[HOW TO COMPLETE THIS TASK]:
Retype the data below in full, keeping every character as it is.

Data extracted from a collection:

►

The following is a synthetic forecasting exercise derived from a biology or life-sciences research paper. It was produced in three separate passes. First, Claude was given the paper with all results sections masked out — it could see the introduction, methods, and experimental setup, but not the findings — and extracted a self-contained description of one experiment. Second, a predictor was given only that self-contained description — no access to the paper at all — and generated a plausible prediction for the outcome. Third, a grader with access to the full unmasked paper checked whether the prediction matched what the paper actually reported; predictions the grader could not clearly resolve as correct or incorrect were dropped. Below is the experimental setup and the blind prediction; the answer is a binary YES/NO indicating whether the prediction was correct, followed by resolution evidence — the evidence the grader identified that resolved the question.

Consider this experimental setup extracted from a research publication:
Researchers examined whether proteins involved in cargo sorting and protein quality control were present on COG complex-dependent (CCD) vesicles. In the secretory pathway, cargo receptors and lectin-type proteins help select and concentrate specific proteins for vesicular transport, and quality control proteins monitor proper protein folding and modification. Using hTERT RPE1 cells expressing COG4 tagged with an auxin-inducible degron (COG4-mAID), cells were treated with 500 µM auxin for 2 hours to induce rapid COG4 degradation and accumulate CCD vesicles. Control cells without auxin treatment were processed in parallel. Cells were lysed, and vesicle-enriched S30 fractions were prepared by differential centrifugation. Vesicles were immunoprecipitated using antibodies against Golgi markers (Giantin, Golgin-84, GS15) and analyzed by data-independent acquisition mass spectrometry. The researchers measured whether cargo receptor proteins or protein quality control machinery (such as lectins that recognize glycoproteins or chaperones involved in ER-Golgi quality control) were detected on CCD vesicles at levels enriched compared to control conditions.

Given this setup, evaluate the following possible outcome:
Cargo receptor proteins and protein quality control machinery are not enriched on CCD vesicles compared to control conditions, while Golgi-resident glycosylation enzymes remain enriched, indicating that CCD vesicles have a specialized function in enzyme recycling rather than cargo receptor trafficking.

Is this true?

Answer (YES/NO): YES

◄

[RESULT FOR THIS TASK]:
The following is a synthetic forecasting exercise derived from a biology or life-sciences research paper. It was produced in three separate passes. First, Claude was given the paper with all results sections masked out — it could see the introduction, methods, and experimental setup, but not the findings — and extracted a self-contained description of one experiment. Second, a predictor was given only that self-contained description — no access to the paper at all — and generated a plausible prediction for the outcome. Third, a grader with access to the full unmasked paper checked whether the prediction matched what the paper actually reported; predictions the grader could not clearly resolve as correct or incorrect were dropped. Below is the experimental setup and the blind prediction; the answer is a binary YES/NO indicating whether the prediction was correct, followed by resolution evidence — the evidence the grader identified that resolved the question.

Consider this experimental setup extracted from a research publication:
Researchers examined whether proteins involved in cargo sorting and protein quality control were present on COG complex-dependent (CCD) vesicles. In the secretory pathway, cargo receptors and lectin-type proteins help select and concentrate specific proteins for vesicular transport, and quality control proteins monitor proper protein folding and modification. Using hTERT RPE1 cells expressing COG4 tagged with an auxin-inducible degron (COG4-mAID), cells were treated with 500 µM auxin for 2 hours to induce rapid COG4 degradation and accumulate CCD vesicles. Control cells without auxin treatment were processed in parallel. Cells were lysed, and vesicle-enriched S30 fractions were prepared by differential centrifugation. Vesicles were immunoprecipitated using antibodies against Golgi markers (Giantin, Golgin-84, GS15) and analyzed by data-independent acquisition mass spectrometry. The researchers measured whether cargo receptor proteins or protein quality control machinery (such as lectins that recognize glycoproteins or chaperones involved in ER-Golgi quality control) were detected on CCD vesicles at levels enriched compared to control conditions.

Given this setup, evaluate the following possible outcome:
Cargo receptor proteins and protein quality control machinery are not enriched on CCD vesicles compared to control conditions, while Golgi-resident glycosylation enzymes remain enriched, indicating that CCD vesicles have a specialized function in enzyme recycling rather than cargo receptor trafficking.

Is this true?

Answer (YES/NO): YES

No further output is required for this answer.